Die wichtigsten Postfach-Einstellungen
| Einstellung | Wofür sie gut ist |
|---|---|
| Name des Postfachs | Jederzeit änderbar – zum Beispiel „Firma A“ oder „Privat“. |
| E-Mail-Weiterleitung | Jedes verarbeitete Dokument wird zusätzlich per E-Mail mit Anhang verschickt. Lässt sich deaktivieren oder an eine andere Adresse leiten. |
| Texterkennung (OCR) | Macht gescannte PDFs durchsuchbar. Unsere Empfehlung: eingeschaltet lassen. |
| Patch-T-Trennblatt | Beim Scannen mehrerer Dokumente am Stück: Trennblätter dazwischenlegen und diese Option aktivieren – die Aufteilung in einzelne PDFs wird so noch zuverlässiger. |
| Seiten automatisch drehen | Dreht falsch herum eingescannte Seiten automatisch in die richtige Lage. |
| Umbenennung an/aus | Schaltet die automatische Dateibenennung pro Postfach ein oder aus. |
Viele Dokumente auf einmal? Lege vor dem Scannen ein Patch-T-Trennblatt zwischen die einzelnen Dokumente und aktiviere die Option in den Postfach-Einstellungen. So erkennt scanJUMP zuverlässig, wo ein Dokument endet und das nächste beginnt.
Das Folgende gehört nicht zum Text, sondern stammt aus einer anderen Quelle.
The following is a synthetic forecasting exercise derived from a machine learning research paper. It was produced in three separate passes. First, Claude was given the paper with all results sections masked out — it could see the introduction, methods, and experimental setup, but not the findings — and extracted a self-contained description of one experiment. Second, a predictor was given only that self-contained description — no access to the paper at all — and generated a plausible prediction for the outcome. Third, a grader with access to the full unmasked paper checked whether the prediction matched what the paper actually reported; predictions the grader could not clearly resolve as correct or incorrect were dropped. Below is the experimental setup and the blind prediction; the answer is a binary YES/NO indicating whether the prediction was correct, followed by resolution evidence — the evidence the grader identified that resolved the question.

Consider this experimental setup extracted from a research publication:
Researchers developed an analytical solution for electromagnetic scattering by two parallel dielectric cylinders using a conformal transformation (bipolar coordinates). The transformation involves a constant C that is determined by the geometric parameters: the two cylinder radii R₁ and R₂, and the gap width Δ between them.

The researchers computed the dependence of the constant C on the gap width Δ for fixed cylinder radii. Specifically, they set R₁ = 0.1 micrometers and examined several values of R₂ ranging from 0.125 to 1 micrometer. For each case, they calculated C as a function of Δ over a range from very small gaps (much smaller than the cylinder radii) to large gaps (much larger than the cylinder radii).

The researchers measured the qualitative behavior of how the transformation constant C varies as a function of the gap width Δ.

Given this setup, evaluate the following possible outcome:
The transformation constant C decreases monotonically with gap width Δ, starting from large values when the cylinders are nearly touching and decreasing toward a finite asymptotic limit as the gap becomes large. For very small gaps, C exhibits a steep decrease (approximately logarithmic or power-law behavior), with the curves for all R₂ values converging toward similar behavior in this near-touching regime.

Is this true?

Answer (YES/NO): NO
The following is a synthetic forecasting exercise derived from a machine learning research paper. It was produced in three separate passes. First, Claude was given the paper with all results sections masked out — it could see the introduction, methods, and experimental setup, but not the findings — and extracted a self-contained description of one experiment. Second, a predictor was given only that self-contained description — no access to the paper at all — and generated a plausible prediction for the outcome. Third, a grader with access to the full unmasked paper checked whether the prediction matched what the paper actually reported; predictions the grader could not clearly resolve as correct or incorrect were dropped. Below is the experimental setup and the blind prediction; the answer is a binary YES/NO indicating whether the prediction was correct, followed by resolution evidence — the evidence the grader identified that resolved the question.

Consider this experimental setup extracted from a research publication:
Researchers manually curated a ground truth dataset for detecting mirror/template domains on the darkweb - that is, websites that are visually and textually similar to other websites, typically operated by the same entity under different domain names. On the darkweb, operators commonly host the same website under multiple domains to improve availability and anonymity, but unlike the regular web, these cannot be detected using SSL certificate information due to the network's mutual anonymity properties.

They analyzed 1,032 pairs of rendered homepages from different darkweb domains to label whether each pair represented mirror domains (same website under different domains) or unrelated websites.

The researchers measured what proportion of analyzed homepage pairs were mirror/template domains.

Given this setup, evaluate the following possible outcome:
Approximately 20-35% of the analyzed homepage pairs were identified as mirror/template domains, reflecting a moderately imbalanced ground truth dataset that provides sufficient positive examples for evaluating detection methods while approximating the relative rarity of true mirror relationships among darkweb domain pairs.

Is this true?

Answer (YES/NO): NO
Die Übersichtsseite im Blick
Auf der Übersichtsseite siehst du auf einen Blick, wie viele Postfächer du hast, wie viele E-Mails und Dokumente bereits verarbeitet wurden – und ob etwas fehlgeschlagen ist. Fehlgeschlagene Dokumente kannst du direkt im E-Mail-Eingang prüfen und erneut verarbeiten. So behältst du jederzeit die Kontrolle über deinen digitalen Posteingang.
Häufige Fragen
Wo finde ich meine scanJUMP-E-Mail-Adresse wieder?
Jederzeit in deinem Dashboard. Du musst sie dir also nicht notieren – sie steht immer oben in der Übersicht bereit.
Kann ich scanJUMP ohne Scanner ausprobieren?
Ja. Leite einfach eine E-Mail mit einem PDF-Anhang an deine scanJUMP-Adresse weiter. Der Anhang wird genauso benannt und abgelegt wie ein frisch gescanntes Dokument.
Was passiert, wenn ein Dokument nicht verarbeitet werden konnte?
Fehlgeschlagene Dokumente werden auf der Übersichtsseite ausgewiesen. Du kannst die betroffene E-Mail im Eingang prüfen und erneut verarbeiten lassen.
Kann ich mehrere Firmen oder Bereiche getrennt verwalten?
Ja. Lege dazu einfach mehrere Postfächer an. Jedes Postfach hat eine eigene E-Mail-Adresse und eigene Einstellungen.
Muss ich meine bestehende Ordnerstruktur neu anlegen?
Nein. Beim Einrichten der Google-Drive-Ablage kannst du deine vorhandene Ordnerstruktur laden. Die KI sortiert dann direkt in deine bereits bestehenden Ordner ein.
Was kostet scanJUMP?
scanJUMP ist derzeit als kostenlose Beta verfügbar und aktuell noch unter pdfnamer.com erreichbar.